*How to complete this task*. In the entries that follow, the line with "GLEN CAMPBELL - RHINESTONE" opens the range and the line with "Hansgrohe Logis - Páková" closes it; repeat that range exactly, both lines included.

*Supplied records*.
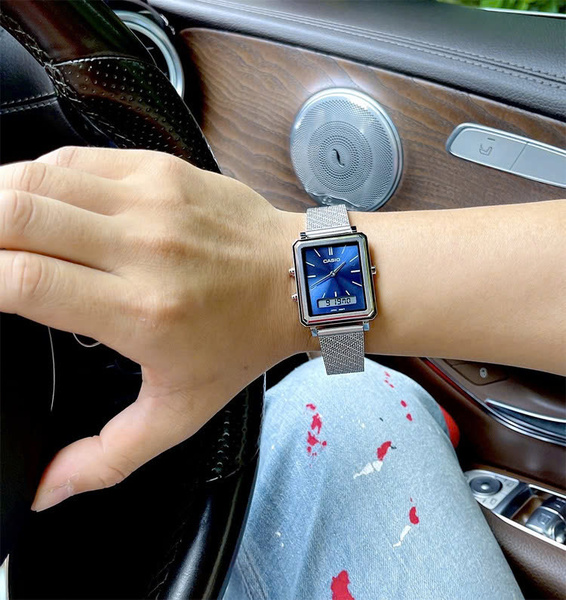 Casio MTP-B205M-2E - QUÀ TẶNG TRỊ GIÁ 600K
* * *
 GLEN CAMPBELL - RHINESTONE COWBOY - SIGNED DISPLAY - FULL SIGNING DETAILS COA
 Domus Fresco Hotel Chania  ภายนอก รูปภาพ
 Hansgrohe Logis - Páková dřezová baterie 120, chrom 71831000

*The completed task*.
 GLEN CAMPBELL - RHINESTONE COWBOY - SIGNED DISPLAY - FULL SIGNING DETAILS COA
 Domus Fresco Hotel Chania  ภายนอก รูปภาพ
 Hansgrohe Logis - Páková dřezová baterie 120, chrom 71831000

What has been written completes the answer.